*EXTRAIT FOURNI:*
"""

Pour finir, je crois que personne n’a véritablement envie que les touristes atterrissant aujourd’hui à l’aéroport Paris-Roissy-Charles-de-Gaulle atterrissent demain à l’aéroport Paris-Roissy-Vinci : car, plus qu’une infrastructure et un monopole naturel, c’est un peu de l’histoire de France que nous braderions !
Mes chers collègues, vous l’avez compris, nous nous opposerons à la privatisation d’ADP. J’espère que nous serons nombreuses et nombreux à mener ce combat ! (Bravo ! et applaudissements sur les travées du groupe communiste républicain citoyen et écologiste et sur des travées du groupe socialiste et républicain. – Mme Brigitte Micouleau, MM. Laurent Duplomb et Michel Savin applaudissent également.)
Mme la présidente. La parole est à Mme Christine Lavarde, contre la motion. (Applaudissements sur des travées du groupe Les Républicains.)
Mme Christine Lavarde. Madame la présidente, monsieur le ministre, madame la présidente de la commission spéciale, madame, messieurs les rapporteurs, mes chers collègues, la motion communiste tend à rejeter le présent texte au motif qu’il n’y a pas lieu d’engager les débats.

"""

(Liste issue d'une source de données)
"""

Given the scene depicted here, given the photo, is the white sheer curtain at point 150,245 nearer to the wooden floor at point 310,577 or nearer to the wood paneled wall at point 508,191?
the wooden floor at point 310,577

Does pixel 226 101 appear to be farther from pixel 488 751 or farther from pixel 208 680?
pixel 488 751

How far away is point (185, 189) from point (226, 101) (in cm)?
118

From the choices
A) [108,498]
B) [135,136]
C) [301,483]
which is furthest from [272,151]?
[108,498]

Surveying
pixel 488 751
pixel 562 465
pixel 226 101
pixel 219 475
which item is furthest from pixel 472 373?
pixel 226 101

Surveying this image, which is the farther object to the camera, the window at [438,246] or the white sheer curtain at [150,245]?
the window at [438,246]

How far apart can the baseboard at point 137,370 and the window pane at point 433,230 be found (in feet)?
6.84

"""

D'après l'extrait fourni, à qui la présidente donne-t-elle la parole contre la motion ?

À Mme Christine Lavarde.